• [TEXT TO READ]
On Thu, 11 Sep 2003 09:13:21 +0300, "pez" wrote:

Unfortunately enough
my proof on this subject is
_Wrong_ and rejected.

Obviously,
the relation

-Tan(|t0|) + Sqrt(Tan(|to|)^2 + 1) =
= Sqrt[(1 + Sin(|to|)/(1 - Sin(|to|)]

is *not* an identity
but an equation one,
which has probably
only the zero as solution
in the [-45 , 45] degrees
interval of Zo Argument.

For example,
put to = 45 degrees
to get the result

-1 = 1

But further,
it is not just this.

The whole matter of the validation of
the Principle of Conservation of Energy
_at_any_point_
of a
Uniform Transmission Line with Complex Z0,
has to be put under investigation,
starting,
once again,
from the beginning.

I am terribly sorry for any inconvenience.

Sincerely,

pez
SV7BAX


Hello,

Identity or equation. This is a matter of importance to you alone as
others would have moved right past it without close attention (this
includes me too). The significance of it is not explained which is
more important (part of knowing what to discard from writing). In
other words, if it is a deep layer in the logic, then including it
adds nothing of insight. If it is pivotal, important, then the rest
of the material should be clipped away.

As for "Conservation of Energy" this should be a test at the end, not
a goal. Too many correspondents start out proving this "law" and
offering nothing notable along the way. Stasis offers a sure proof of
the "law" and is very boring. We endure too many static sermons
already ;-)

I have to admit that in my other response (other correspondence) to
your notice of rejection; that I mistook that to be rejection by
others. However, I also offered that the merit of that rejection
marks the critic. You, again, show a very commendable trait that
associates you with consistent logic.

Develop the math for Web publication, and argue it here by reference.

73's
Richard Clark, KB7QHC

• [DATASET RECORDS]
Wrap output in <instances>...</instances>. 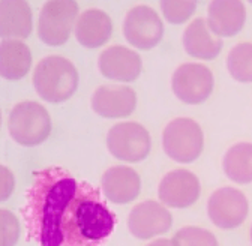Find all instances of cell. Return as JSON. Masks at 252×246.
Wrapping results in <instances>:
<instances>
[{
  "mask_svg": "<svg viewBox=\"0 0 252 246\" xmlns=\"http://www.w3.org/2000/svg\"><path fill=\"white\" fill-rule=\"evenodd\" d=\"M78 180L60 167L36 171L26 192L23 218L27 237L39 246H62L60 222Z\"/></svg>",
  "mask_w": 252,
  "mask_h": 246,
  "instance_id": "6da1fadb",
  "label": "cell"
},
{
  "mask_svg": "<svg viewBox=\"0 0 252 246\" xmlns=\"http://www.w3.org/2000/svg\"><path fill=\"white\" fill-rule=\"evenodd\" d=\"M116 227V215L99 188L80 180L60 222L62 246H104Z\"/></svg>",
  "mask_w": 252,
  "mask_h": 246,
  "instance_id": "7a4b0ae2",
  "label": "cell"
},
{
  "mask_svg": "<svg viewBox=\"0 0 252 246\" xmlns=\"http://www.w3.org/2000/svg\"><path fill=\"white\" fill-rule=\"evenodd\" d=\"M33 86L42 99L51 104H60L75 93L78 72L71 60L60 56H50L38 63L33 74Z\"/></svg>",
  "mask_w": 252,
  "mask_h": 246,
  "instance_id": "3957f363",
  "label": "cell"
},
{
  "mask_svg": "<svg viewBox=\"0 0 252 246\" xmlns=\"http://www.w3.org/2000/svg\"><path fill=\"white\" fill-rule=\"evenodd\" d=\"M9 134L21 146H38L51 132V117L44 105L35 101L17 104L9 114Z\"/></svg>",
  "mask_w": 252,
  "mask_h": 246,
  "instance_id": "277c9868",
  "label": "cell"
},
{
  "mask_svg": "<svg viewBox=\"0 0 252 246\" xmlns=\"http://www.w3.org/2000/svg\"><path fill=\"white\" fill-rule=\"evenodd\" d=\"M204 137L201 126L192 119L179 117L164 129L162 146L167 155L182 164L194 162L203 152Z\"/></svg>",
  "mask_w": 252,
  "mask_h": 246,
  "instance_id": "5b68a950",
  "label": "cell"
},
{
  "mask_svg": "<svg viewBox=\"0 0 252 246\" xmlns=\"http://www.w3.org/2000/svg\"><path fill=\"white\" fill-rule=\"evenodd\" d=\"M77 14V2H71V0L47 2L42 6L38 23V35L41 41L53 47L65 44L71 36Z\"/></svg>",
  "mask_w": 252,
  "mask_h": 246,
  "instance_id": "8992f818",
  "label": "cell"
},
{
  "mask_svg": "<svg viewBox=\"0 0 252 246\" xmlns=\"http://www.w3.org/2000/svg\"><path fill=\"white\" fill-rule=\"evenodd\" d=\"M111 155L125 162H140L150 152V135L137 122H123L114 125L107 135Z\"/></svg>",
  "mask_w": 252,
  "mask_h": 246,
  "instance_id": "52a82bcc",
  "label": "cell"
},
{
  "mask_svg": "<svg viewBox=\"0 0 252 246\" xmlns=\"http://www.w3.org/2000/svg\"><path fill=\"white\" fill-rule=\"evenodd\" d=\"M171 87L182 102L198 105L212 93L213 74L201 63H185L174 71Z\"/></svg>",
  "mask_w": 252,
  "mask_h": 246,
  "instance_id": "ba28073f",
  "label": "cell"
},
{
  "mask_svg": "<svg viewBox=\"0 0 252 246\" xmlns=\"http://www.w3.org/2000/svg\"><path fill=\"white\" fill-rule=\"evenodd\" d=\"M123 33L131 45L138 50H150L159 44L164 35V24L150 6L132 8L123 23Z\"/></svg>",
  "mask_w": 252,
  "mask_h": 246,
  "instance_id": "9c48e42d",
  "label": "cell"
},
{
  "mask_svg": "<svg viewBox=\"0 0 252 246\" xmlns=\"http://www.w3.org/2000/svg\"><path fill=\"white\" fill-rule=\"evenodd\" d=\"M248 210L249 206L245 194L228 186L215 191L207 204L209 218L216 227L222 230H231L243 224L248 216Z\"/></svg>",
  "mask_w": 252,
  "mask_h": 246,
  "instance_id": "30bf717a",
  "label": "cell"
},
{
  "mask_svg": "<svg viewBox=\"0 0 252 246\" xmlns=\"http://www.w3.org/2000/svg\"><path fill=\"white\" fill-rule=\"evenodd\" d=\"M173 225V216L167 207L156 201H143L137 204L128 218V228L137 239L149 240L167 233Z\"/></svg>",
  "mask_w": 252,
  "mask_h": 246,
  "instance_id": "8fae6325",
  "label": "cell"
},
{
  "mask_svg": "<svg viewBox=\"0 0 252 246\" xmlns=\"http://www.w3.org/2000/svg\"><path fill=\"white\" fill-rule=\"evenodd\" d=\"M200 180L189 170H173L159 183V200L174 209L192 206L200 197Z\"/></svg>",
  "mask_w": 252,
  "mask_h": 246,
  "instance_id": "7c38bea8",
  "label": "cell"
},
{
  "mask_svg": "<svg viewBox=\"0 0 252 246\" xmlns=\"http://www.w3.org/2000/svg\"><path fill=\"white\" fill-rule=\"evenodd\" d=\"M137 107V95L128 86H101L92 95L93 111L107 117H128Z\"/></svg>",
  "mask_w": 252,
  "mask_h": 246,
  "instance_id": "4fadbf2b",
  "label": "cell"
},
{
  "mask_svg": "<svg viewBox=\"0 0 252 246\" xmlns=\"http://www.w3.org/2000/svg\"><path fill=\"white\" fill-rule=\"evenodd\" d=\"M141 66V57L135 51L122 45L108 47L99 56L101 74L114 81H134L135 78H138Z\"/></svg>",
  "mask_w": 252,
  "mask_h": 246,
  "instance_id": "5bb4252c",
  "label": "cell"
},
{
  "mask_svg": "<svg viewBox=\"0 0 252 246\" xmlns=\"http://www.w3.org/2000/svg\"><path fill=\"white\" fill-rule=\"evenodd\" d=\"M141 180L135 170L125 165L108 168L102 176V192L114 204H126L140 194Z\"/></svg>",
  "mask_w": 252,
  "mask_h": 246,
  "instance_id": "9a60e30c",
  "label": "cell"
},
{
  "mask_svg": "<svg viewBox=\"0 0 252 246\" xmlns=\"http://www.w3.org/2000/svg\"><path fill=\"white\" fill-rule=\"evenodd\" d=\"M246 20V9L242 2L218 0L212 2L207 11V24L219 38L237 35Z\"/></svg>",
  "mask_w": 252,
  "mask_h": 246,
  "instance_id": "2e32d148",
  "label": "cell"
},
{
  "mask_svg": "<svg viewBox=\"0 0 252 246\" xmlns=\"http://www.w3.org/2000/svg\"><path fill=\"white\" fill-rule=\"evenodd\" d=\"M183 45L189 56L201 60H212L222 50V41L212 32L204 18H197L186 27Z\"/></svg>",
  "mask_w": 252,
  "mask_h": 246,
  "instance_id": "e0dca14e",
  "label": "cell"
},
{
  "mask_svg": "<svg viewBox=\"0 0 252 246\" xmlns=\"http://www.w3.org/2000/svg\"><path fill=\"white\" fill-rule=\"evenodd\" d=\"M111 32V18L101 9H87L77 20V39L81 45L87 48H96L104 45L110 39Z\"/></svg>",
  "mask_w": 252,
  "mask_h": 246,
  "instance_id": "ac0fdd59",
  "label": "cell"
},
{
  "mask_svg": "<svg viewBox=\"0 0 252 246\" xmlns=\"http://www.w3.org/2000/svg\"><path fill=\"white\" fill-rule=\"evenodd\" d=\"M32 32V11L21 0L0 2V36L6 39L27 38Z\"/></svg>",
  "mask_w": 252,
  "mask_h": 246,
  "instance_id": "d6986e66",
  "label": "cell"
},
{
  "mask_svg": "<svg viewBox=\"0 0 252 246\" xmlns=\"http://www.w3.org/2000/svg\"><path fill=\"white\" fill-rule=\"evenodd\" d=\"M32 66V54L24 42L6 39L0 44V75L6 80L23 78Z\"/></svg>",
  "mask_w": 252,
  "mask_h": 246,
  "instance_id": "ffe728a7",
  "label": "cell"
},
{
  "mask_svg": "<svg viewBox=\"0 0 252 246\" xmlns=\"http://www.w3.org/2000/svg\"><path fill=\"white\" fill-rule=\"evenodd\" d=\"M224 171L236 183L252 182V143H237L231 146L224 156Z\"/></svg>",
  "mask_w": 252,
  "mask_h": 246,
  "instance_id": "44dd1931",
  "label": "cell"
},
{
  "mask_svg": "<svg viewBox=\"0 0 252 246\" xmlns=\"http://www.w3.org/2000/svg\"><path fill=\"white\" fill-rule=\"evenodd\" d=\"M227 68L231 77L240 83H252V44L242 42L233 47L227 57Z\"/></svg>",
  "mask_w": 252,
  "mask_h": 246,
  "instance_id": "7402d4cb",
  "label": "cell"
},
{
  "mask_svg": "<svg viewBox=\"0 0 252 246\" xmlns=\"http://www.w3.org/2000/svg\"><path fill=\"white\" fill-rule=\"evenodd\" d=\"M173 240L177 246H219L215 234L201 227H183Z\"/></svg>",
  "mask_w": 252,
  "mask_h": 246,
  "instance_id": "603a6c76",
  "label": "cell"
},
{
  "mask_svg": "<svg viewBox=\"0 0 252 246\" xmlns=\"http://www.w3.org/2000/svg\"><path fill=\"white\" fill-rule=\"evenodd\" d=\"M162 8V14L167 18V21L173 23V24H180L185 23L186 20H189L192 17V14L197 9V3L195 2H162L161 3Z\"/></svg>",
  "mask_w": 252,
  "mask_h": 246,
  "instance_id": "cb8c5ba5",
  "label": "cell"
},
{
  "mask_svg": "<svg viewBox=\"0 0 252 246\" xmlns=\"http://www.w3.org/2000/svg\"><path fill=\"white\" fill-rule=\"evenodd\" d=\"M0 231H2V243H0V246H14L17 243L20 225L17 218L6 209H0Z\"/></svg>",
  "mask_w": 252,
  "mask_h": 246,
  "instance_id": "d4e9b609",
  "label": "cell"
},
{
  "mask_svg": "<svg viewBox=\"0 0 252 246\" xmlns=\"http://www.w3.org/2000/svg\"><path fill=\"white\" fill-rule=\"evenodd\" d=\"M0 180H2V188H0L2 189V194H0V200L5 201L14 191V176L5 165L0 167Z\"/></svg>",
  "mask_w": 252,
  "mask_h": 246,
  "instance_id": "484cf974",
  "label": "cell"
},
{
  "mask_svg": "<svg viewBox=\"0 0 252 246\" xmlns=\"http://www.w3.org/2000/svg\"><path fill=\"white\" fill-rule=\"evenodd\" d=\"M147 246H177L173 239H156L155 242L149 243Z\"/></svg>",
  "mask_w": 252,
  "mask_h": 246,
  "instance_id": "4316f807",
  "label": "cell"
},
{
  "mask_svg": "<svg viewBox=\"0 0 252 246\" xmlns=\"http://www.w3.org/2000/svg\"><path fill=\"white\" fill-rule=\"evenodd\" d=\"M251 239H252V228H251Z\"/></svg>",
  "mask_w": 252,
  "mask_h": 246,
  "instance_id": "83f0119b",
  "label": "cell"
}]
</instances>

• [INSTRUCTIONS]
#1 In the thread about the transmission line, what result does setting to = 45 degrees give?
#2 Transcribe everything in the thread about the transmission line from "Identity or equation." down to "already ;-)".

• [COMPLETE ANSWERS]
#1 -1 = 1

#2
Identity or equation. This is a matter of importance to you alone as
others would have moved right past it without close attention (this
includes me too). The significance of it is not explained which is
more important (part of knowing what to discard from writing). In
other words, if it is a deep layer in the logic, then including it
adds nothing of insight. If it is pivotal, important, then the rest
of the material should be clipped away.

As for "Conservation of Energy" this should be a test at the end, not
a goal. Too many correspondents start out proving this "law" and
offering nothing notable along the way. Stasis offers a sure proof of
the "law" and is very boring. We endure too many static sermons
already ;-)